It has also emerged the Invercargill City Council has no record of the columns being checked after the collapse of Stadium Southland.
The four Dee St columns, along with other constructions, should have been inspected in 2014, after their design engineer, Tony Major was expelled from the Institute of Professional Engineers for his part in the Southland Stadium collapse in 2010.
The council was now working to confirm if an assessment was completed after 2014.
Mr Clark said earlier this month he had been advised the pillars were a possible earthquake risk.
They were potentially under the earthquake prone (National Building Standard Code) level of 34%.
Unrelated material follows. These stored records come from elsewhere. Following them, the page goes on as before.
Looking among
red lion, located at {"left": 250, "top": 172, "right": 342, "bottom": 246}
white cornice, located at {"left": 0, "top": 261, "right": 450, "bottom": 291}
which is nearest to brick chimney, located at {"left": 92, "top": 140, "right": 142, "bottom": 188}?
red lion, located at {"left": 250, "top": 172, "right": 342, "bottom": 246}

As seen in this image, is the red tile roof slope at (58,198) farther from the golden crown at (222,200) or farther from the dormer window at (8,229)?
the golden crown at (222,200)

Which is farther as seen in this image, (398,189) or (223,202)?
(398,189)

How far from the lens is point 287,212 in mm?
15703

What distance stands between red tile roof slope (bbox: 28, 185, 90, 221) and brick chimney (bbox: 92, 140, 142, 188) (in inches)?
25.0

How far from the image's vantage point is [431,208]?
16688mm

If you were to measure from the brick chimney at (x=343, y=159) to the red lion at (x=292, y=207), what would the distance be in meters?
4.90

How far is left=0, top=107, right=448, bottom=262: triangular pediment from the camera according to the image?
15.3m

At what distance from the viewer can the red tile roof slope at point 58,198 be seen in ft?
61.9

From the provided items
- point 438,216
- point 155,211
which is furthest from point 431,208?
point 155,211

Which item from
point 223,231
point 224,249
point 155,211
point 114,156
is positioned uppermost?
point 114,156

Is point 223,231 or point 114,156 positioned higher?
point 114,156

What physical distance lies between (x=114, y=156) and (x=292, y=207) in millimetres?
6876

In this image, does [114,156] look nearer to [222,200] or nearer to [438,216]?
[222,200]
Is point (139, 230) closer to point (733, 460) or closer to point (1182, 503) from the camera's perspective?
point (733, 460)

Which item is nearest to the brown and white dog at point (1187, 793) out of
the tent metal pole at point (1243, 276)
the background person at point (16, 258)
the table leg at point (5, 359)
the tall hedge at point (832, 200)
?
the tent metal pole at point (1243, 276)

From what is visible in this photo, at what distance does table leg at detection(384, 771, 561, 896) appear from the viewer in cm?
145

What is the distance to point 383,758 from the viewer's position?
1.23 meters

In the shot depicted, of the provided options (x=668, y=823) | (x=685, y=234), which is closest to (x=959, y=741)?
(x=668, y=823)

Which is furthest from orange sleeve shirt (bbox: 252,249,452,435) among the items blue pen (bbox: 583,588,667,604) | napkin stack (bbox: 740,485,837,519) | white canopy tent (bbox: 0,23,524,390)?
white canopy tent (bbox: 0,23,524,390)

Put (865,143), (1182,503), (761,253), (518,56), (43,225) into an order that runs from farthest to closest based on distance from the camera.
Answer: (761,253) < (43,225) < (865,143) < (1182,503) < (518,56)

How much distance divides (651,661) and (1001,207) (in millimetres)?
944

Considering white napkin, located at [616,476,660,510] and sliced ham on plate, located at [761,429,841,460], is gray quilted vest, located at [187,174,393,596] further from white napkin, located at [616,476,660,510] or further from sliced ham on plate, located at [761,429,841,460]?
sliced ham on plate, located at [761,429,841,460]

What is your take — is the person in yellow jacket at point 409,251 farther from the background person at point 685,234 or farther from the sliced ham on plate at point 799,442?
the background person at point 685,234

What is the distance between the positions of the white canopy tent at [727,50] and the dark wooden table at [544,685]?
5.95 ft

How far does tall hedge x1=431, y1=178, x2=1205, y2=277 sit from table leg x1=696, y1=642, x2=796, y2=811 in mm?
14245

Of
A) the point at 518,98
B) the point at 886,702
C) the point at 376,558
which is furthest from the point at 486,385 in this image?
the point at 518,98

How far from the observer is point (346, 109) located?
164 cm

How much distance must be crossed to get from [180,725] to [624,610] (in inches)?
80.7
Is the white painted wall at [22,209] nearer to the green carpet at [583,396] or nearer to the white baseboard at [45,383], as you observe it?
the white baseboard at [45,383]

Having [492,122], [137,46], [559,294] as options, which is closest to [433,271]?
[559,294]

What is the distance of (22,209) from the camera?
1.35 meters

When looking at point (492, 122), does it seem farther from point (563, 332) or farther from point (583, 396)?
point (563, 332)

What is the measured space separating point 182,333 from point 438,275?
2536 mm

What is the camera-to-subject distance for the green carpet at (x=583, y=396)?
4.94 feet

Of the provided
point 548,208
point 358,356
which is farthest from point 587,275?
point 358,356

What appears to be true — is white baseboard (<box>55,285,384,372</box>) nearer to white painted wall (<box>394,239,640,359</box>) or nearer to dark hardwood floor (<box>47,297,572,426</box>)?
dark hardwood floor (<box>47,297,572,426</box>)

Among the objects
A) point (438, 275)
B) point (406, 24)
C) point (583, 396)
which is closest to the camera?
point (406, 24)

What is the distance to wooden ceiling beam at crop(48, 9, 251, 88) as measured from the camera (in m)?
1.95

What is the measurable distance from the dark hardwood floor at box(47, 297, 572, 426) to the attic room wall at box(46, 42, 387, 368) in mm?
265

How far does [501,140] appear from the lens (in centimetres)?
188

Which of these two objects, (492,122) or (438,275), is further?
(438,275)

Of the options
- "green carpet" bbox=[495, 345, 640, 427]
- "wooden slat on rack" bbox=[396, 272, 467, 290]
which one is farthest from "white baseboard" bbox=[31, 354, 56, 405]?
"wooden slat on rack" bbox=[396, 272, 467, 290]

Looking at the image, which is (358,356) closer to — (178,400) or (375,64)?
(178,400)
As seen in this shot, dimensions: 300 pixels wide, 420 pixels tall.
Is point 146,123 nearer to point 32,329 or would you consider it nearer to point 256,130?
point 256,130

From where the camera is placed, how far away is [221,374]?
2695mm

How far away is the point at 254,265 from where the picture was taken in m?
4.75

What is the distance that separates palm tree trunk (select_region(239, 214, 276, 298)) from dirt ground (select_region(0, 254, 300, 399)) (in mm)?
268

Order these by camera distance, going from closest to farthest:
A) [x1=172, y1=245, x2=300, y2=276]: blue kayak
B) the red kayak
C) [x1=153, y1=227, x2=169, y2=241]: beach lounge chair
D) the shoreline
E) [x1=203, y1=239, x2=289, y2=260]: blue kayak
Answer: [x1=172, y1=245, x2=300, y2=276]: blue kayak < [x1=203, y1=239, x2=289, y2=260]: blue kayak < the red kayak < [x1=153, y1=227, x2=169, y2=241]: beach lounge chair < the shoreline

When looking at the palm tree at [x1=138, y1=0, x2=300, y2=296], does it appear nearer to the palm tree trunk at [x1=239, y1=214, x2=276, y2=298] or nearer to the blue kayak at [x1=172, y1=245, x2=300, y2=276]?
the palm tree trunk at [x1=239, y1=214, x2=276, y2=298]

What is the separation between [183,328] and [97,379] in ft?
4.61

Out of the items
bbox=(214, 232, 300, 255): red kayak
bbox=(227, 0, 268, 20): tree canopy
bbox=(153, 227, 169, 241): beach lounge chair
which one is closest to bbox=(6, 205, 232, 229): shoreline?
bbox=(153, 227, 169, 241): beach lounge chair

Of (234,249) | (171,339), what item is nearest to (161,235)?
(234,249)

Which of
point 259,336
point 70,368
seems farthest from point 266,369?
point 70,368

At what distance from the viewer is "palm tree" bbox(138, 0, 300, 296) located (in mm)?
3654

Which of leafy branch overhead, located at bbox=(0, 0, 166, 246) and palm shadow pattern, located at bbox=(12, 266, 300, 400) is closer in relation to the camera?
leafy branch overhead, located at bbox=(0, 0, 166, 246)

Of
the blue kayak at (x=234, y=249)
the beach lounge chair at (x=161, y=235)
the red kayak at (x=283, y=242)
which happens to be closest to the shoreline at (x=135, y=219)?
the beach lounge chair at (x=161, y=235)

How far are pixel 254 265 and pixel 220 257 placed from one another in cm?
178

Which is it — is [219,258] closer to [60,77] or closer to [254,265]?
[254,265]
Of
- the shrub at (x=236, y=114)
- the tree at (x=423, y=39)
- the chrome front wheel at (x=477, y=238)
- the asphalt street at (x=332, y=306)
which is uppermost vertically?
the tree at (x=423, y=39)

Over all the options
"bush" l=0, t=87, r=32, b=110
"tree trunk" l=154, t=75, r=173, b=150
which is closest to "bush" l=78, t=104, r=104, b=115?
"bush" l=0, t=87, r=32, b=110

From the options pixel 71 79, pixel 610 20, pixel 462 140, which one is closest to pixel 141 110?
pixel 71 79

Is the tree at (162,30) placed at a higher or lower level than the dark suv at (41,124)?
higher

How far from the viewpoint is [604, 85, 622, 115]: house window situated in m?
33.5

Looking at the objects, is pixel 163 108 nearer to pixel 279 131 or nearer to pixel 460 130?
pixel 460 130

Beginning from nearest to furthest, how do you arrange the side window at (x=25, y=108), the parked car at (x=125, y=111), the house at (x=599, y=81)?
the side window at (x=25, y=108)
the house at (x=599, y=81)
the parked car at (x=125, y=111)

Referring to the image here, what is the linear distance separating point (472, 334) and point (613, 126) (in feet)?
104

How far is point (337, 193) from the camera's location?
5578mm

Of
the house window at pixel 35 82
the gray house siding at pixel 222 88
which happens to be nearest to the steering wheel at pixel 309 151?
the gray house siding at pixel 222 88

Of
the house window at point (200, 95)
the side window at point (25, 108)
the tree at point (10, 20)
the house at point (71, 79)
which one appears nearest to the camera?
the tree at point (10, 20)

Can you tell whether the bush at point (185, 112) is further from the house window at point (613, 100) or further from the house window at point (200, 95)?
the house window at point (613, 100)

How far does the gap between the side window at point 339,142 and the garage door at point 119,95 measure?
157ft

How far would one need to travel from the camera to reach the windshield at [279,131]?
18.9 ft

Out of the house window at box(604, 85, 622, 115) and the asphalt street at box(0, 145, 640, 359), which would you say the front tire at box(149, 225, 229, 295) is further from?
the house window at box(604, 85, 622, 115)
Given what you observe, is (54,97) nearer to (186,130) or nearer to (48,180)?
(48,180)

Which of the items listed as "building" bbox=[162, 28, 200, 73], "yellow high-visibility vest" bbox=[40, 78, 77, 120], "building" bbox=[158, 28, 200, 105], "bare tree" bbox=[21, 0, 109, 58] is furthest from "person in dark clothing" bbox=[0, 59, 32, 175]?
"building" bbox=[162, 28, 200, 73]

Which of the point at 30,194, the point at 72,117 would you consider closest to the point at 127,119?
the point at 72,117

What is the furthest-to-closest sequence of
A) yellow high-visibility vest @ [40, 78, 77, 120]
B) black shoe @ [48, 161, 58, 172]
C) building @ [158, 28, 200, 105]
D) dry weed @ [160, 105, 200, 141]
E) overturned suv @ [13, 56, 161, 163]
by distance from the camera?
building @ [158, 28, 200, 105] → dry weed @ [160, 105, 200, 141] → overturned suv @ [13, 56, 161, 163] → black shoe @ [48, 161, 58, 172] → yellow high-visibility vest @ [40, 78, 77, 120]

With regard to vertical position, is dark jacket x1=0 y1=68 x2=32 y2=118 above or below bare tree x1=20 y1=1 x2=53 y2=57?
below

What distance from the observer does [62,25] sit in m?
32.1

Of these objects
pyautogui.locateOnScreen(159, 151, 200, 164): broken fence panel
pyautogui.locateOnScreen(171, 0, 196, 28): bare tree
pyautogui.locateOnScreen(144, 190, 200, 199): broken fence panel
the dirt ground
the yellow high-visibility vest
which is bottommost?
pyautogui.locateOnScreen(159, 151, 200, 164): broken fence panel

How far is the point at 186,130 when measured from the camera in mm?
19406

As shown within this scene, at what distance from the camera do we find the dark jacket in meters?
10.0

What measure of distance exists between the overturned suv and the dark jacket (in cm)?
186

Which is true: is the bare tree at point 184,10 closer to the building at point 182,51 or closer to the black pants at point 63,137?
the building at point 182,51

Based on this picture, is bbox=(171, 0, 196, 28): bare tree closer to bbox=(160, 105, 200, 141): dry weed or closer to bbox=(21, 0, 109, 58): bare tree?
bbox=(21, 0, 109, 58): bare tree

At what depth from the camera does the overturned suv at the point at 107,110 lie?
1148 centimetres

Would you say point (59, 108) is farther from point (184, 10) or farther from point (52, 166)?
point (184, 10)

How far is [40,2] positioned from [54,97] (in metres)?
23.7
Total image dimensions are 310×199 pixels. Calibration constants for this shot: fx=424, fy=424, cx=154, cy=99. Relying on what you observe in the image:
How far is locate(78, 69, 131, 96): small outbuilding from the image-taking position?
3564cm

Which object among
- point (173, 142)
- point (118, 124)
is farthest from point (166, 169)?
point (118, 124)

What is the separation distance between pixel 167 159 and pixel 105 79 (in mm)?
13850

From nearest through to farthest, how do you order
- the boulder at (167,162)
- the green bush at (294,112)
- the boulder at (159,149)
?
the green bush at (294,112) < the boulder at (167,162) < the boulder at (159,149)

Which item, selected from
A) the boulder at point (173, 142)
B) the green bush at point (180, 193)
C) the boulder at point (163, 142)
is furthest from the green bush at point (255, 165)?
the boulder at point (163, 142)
Council infrastructure group manager Erin Moogan said, when contacted, assessments of the four columns on Dee St had recently been undertaken as part of the Wachner Pl/Esk St West consultations.
Ms Moogan said they were waiting to hear back from a structural engineer before it made "an informed decision about how to proceed".
Invercargill architect Bob Simpson contacted the Otago Daily Times and said he believed the council raising doubts about the columns’ structural stability was rushing a problem which could lead to cost overruns.
He had seen the original design drawings and in his opinion the columns were safe.
The columns had substantial foundations that were more than compliant with earthquake and building codes, and post-structural strengthening would not be difficult if it was needed, he said.
One report said the geotechnical conditions were adequate, and above the earthquake risk of 67% National Building Standards.
He conceded Wachner Pl had not worked well as a public space, but believed Mr Clark was rushing things.
"Rushing projects has its own risks, including not defining the problems well, not providing good lasting solutions, not completing projects on time and having major costs overruns."
The mayor was causing unnecessary fear, Mr Simpson said.
He did not see the point in demolishing structures unless there was a good reason.
"Otherwise, we wouldn’t have any historic buildings around anywhere ... and columns are very much a part of our heritage ... it’s a Celtic and Scottish thing," he said.
"You don’t demolish things for the sake of it.
"It seems to me they haven’t been really considered as part of our urban landscape. I can’t think of any practical reason why they should be removed."